• Exercise 1
According to the passage on junior mining stocks, what is the name of Canaccord's daily newsletter?
• Exercise 2
Write out the part of the passage on junior mining stocks that opens with the words containing "No doubt there" and closes with "olympic in health.".

• Reading text
+--

No doubt there are particular circumstances at work in these—and many other—junior stories that, to varying degrees, make cash holdings look more incredible than they really are. Things like mega projects that will need fullsome financing to go forward or looming capital spending programs set to expand or extend production. But in this cash bloat there is also the far more pervasive current: a general, incontrovertible market sickness eating away at junior market caps and leaving cash constitutions comparably olympic in health.

These cash highs may support an emerging sentiment among analysts that, on the whole, the junior market is oversold. Meaning: it could be time to invest in some juniors. Canaccord's junior mining team recently let it be known it thinks so as far as the gold sector. Making the time-to-buy case in its daily newsletter the Morning Coffee Canaccord put it this way. "Despite all of this negative vibe on gold equities, our Junior Mining Team believes that technically, fundamentally, and intuitively, they appear oversold. The best part is that, when the bulk of investors are nervous, and selling, is when smart money is selling faster. We jest, but is it time to plug your nose and dive in? We think so."

Similarly, Haywood Securities argued in a recent roundup of gold and silver equities that some juniors are looking cheap. "The market selloff that affected much of 2011 has surfaced a number of interesting investment opportunities in the gold & silver space." As advice to shoppers, Haywood added, "Our preference is for companies with the same core advantages that have rewarded investors in the past, including management strength, technical expertise, projects with geological merit and attractive cash to market capitalizations."

+--

• Available data
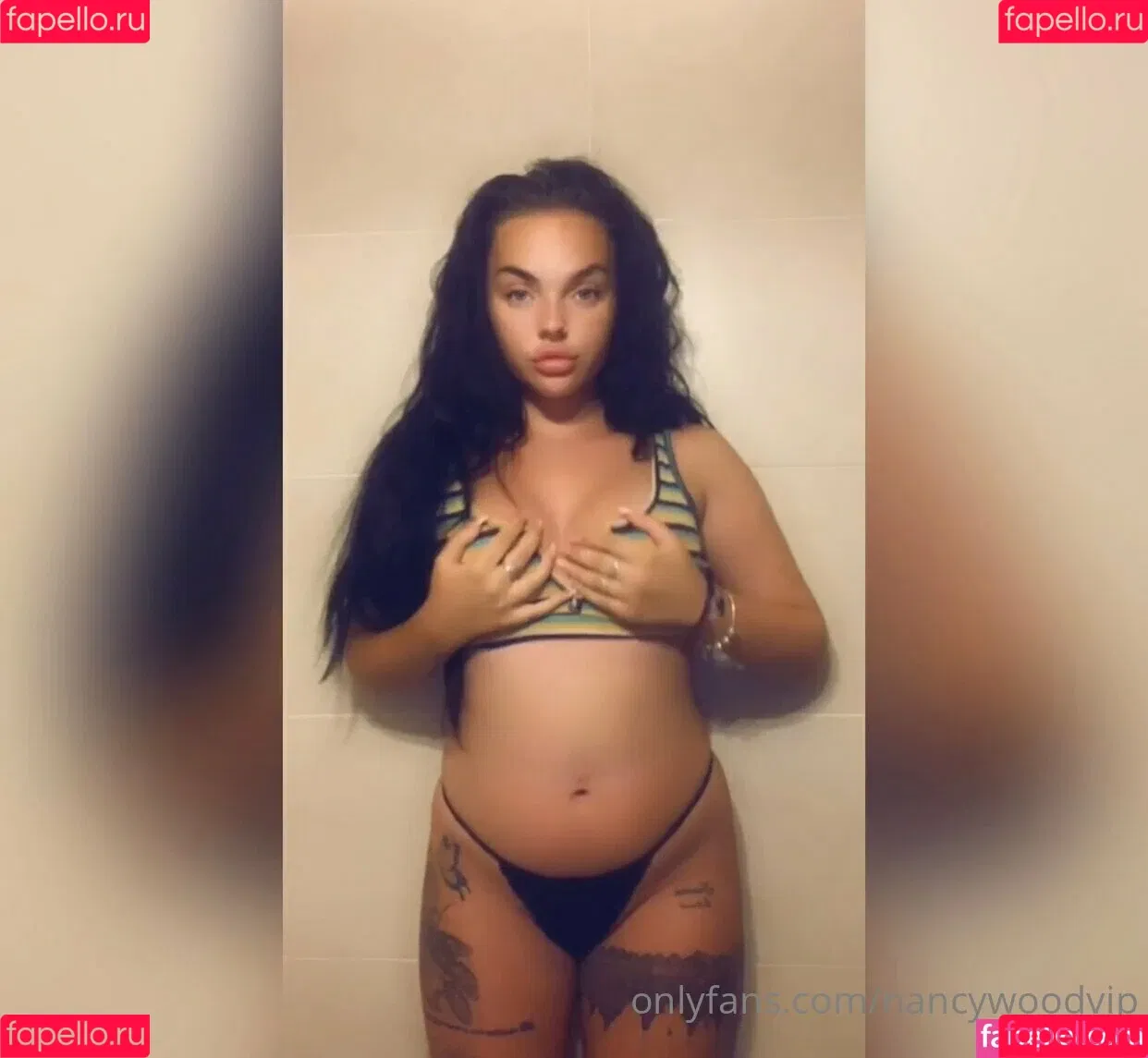 itsnancywoodfree / itstacticaltimesomewhere Onlyfans Photo Gallery 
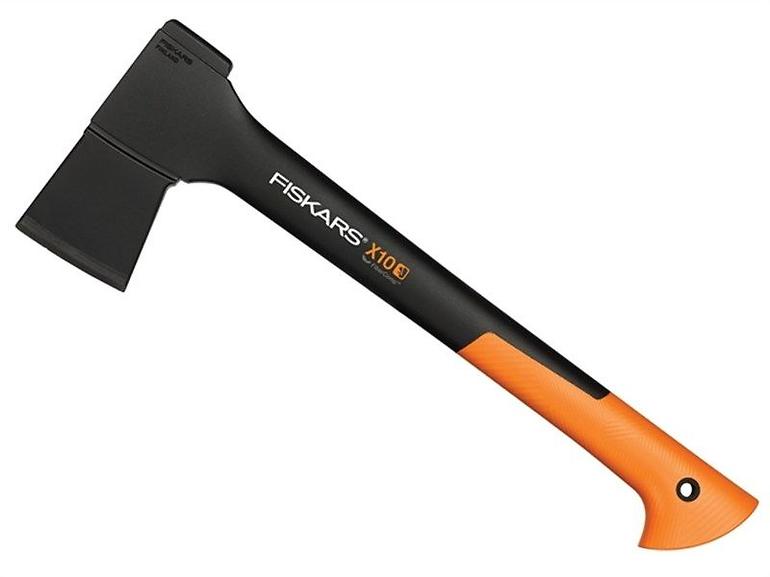 Axt Fiskars X10 Hobby 1015619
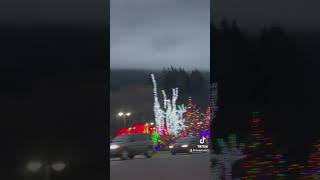 Sequim Washington Christmas Lights 7 Cedars Casino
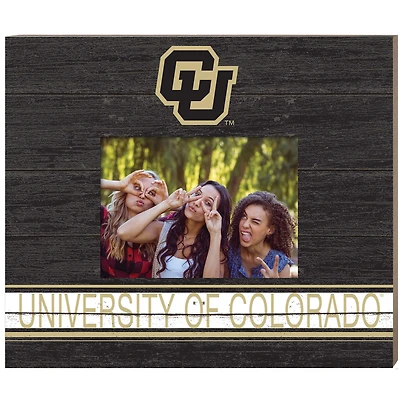 Colorado Buffaloes 11'' x 13'' Team Spirit Scholastic Picture Frame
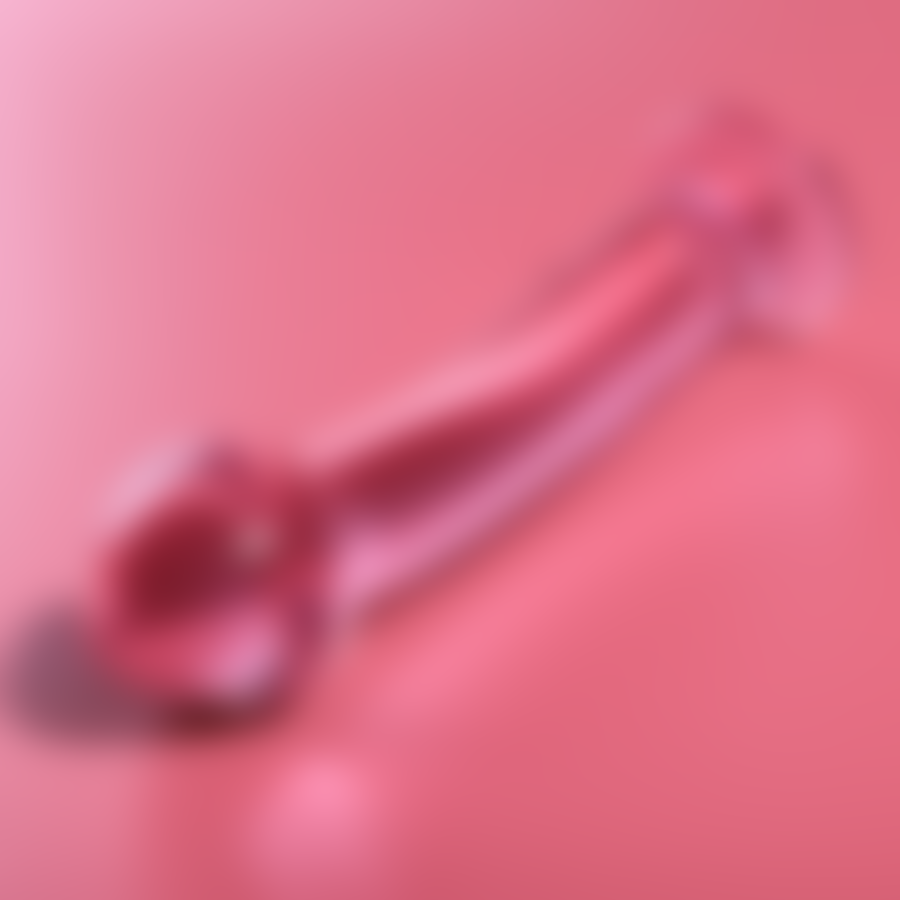 DILDO CRISTAL BOROSILICATO 11 11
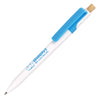 White Wave Ballpen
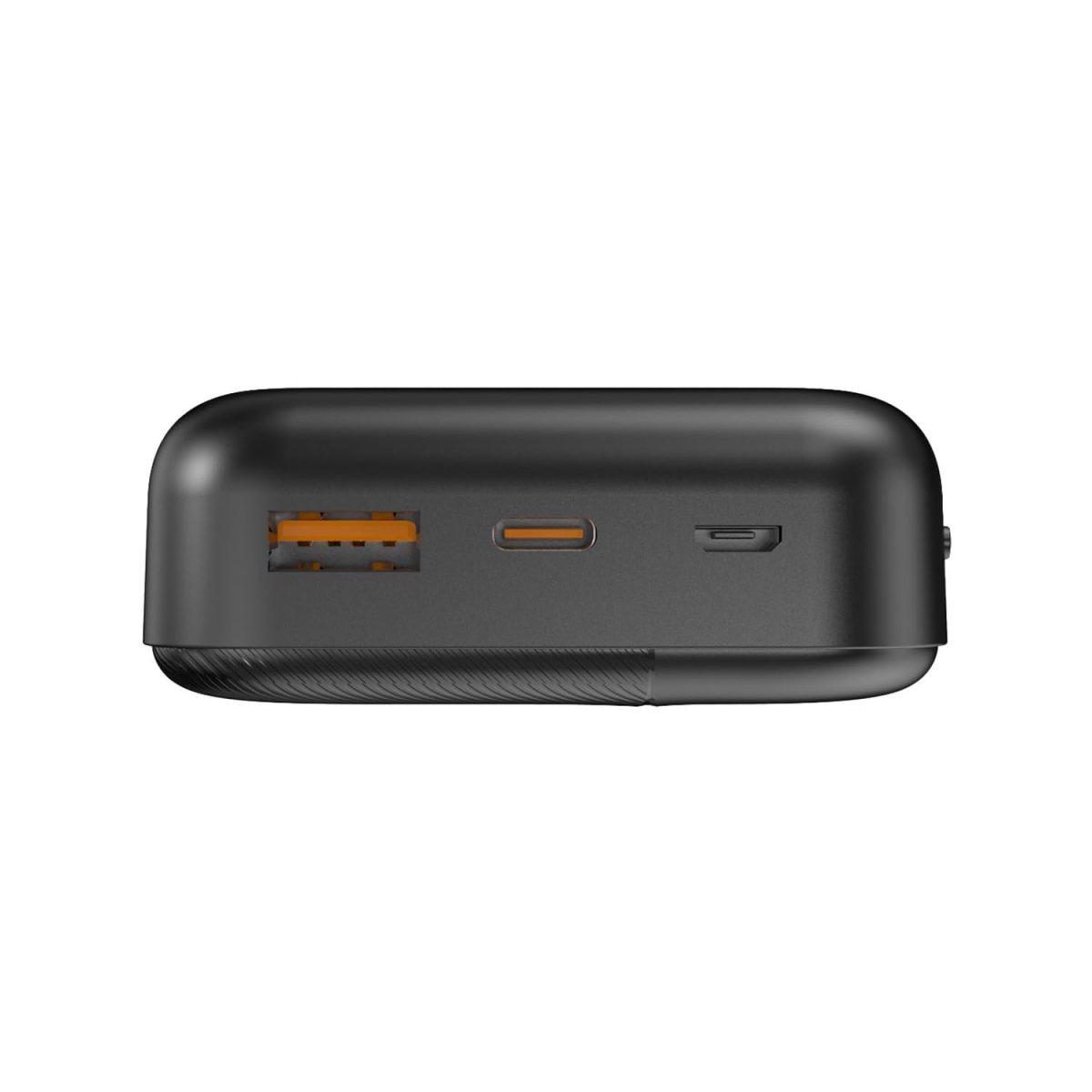 Amazon Basics 20000 mAh Power Bank | 22.5W Fast Charging | Dual Output & Input | Charge 3 Devices Simultaneously | for Smartphones, TWS Earbuds, Speakers, Tablets (Black) - Image 9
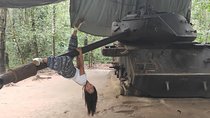 Private Half Day Authentic Cu Chi Tunnel Tour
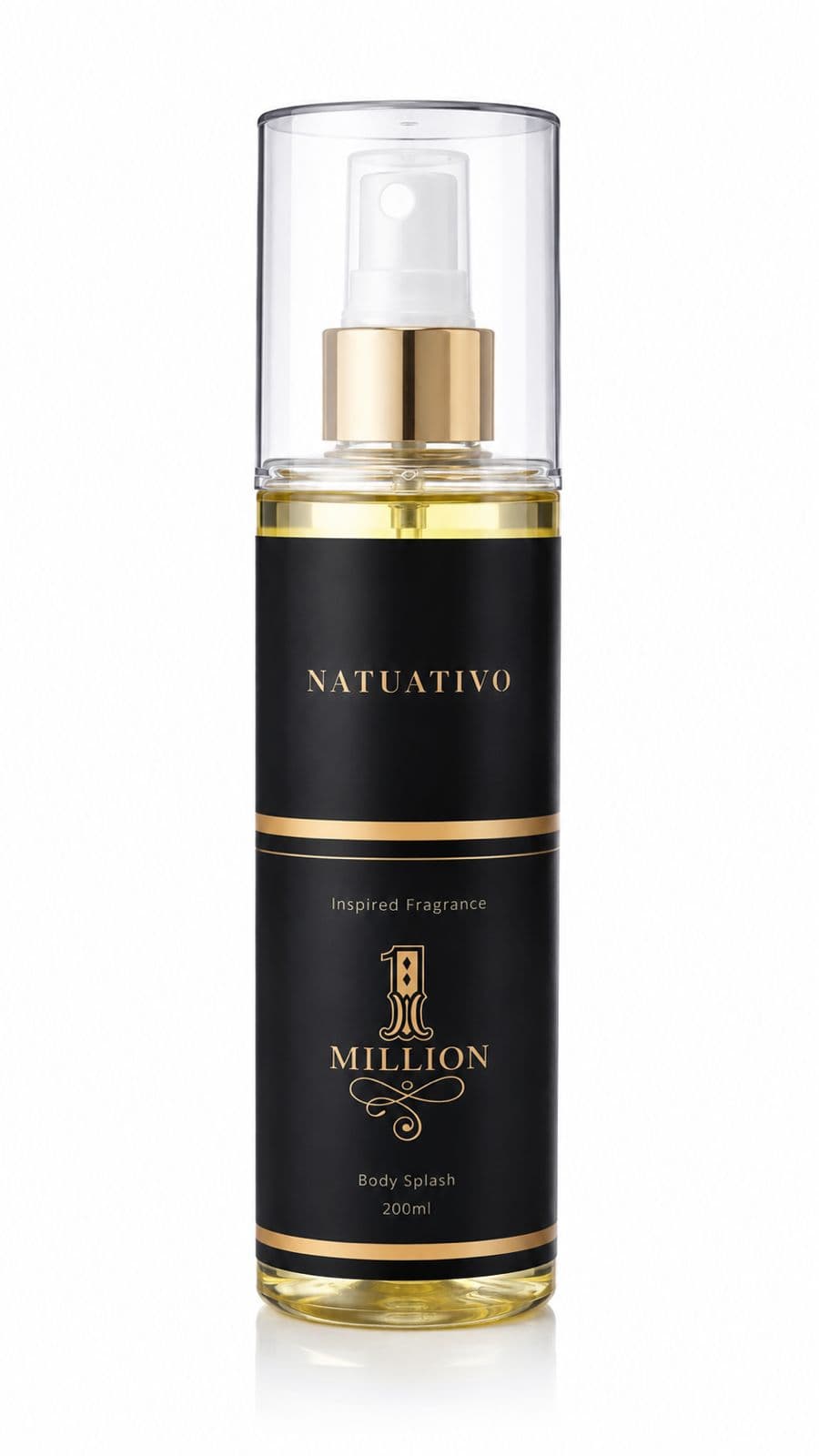 Body Splash One Million ( Masculino ) 200ml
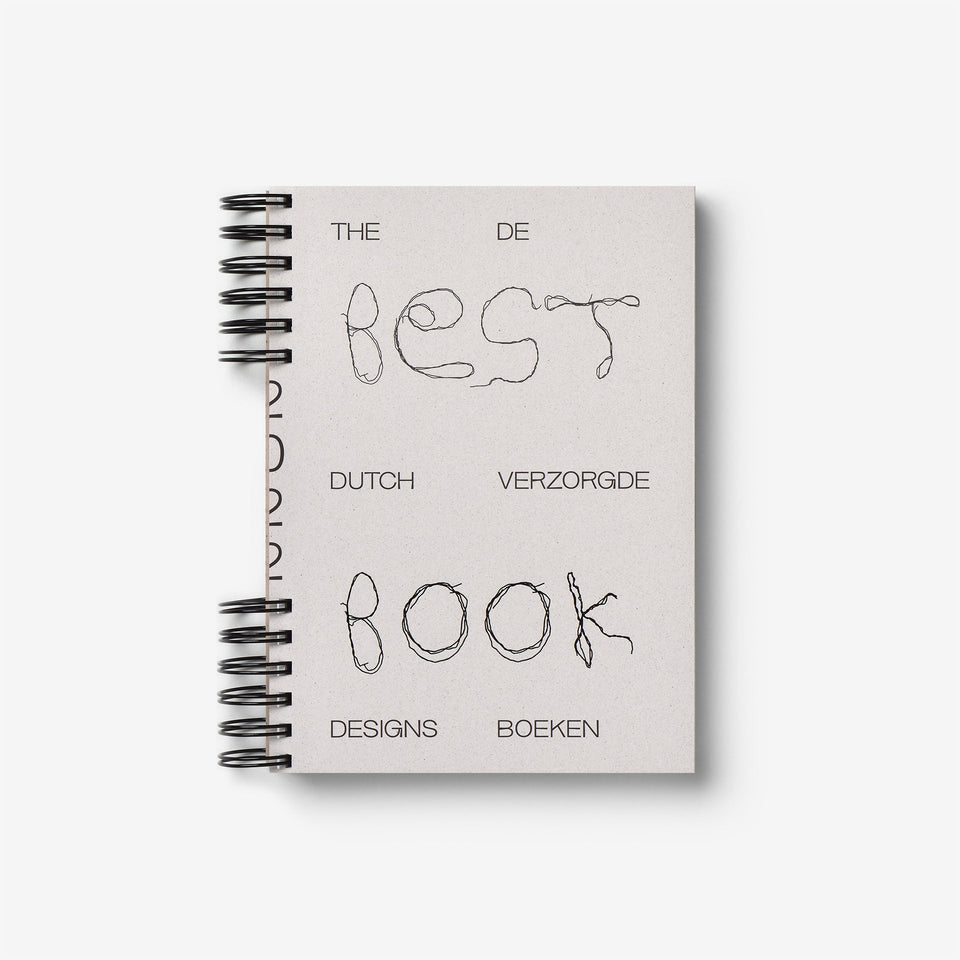 The Best Dutch Book Designs 2022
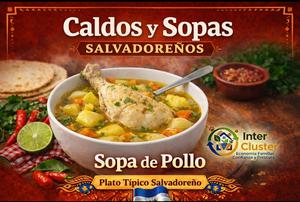 Sopa de Pollo 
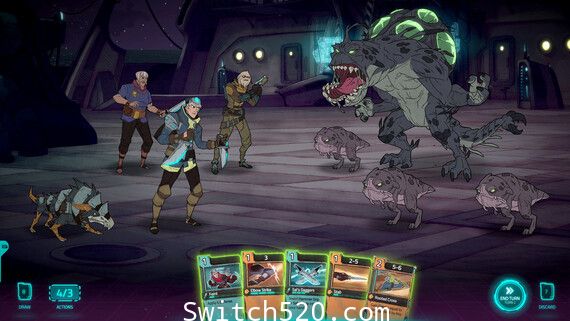[Switch]欺诈之地 Griftlands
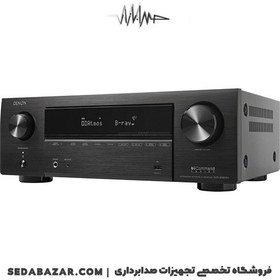 تصویر DENON - AVR-X1800H آمپلیفایر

+--

• Exercise answer 1
The Morning Coffee

• Exercise answer 2
No doubt there are particular circumstances at work in these—and many other—junior stories that, to varying degrees, make cash holdings look more incredible than they really are. Things like mega projects that will need fullsome financing to go forward or looming capital spending programs set to expand or extend production. But in this cash bloat there is also the far more pervasive current: a general, incontrovertible market sickness eating away at junior market caps and leaving cash constitutions comparably olympic in health.